新スタイルを取り入れるなかで、遠藤らボランチ陣の役割がキーとなる。写真:サッカーダイジェスト/JMPA代表撮影

 第二次森保ジャパンの活動も、3月28日のコロンビア戦を残すのみとなった。同24日の初陣ウルグアイ戦では、名波浩コーチ主導で、サイドバックがインサイドに絞ってビルドアップするという新スタイルにチャレンジ。新たな一歩を踏み出した印象だ。

「そんなに全部、上手くいかないと思ってやっているので、トライすることが大事」とキャプテンマークを巻く遠藤航(シュツットガルト)が言うように、選手たちは戦い方の幅を増やそうとする試みをポジティブに捉えている様子だった。

 ただ、ボランチ陣にしてみれば、SBが中に絞ってくることで中央に人が多くなり、ポジションが重なりやすくなる。守田英正(スポルティング)も迷いを吐露している。

「人数を増やしてビルドアップしているにもかかわらず、後ろ向きにボールを持つ時間が多くて、ゴールキーパーを経由して蹴ってしまうシーンが多かった。僕自身も役割そのものが探り探りになってしまい、ボールロストもしたし、チャンスといっても決定機を作ったわけじゃない。もっと攻撃に厚みをもたらしたかったけど、自分の役割でちょっと整理がつかなかった部分もあった」

 今回の陣容の中で、ボランチは昨年のカタール・ワールドカップの主力3人が残っている「鉄板ポジション」のはず。お互いの特徴を十分把握しているし、連係面も問題ない。

 それでも、新しいやり方にトライしようとすると混乱が生じる。

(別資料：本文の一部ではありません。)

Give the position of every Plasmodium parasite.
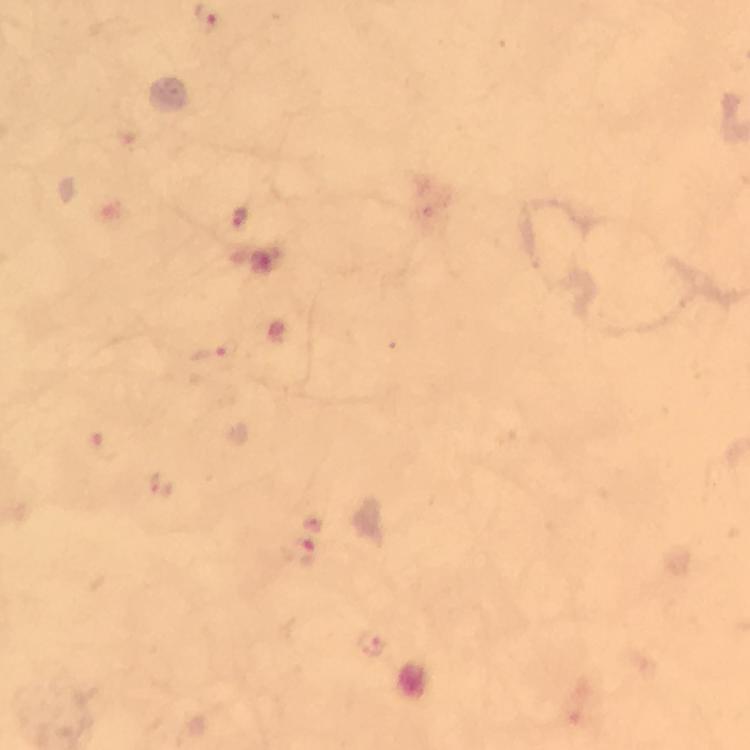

メンバーが大きく変わった守備陣や、先発とサブが揃って入れ替わった攻撃陣などはなおさらだろう。
 
 だからこそ、遠藤、守田、田中碧(デュッセルドルフ)の3人と、トップ下とボランチ兼任の鎌田大地(フランクフルト)が新たな組み立てを確実に理解し、周囲に指示を出して動かせるようになっていく必要がある。

 今年の代表活動は今回の3月シリーズを皮切りに、6月、9月、10月に予定されており、11月から2026年の北中米W杯アジア2次予選が始まることを考えると、戦術浸透の時間は限られている。オフ・ザ・ピッチでも話し合いを重ね、コロンビア戦で目に見える前進を示さないと先々が険しくなりかねない。

 実際、過去の代表を見ても、アルベルト・ザッケローニ監督時代は4バックと3バックの併用にトライしたが、指揮官は途中で断念している。第一次森保ジャパンも本番では4枚から3枚へのシフトが成功したが、4年間の過程では失敗もあった。

 代表9年目に突入した遠藤は一つひとつの活動の重要性をよく分かっているはずで、ゆえに、すり合わせをもっと積極的に推し進めていくことが大事だ。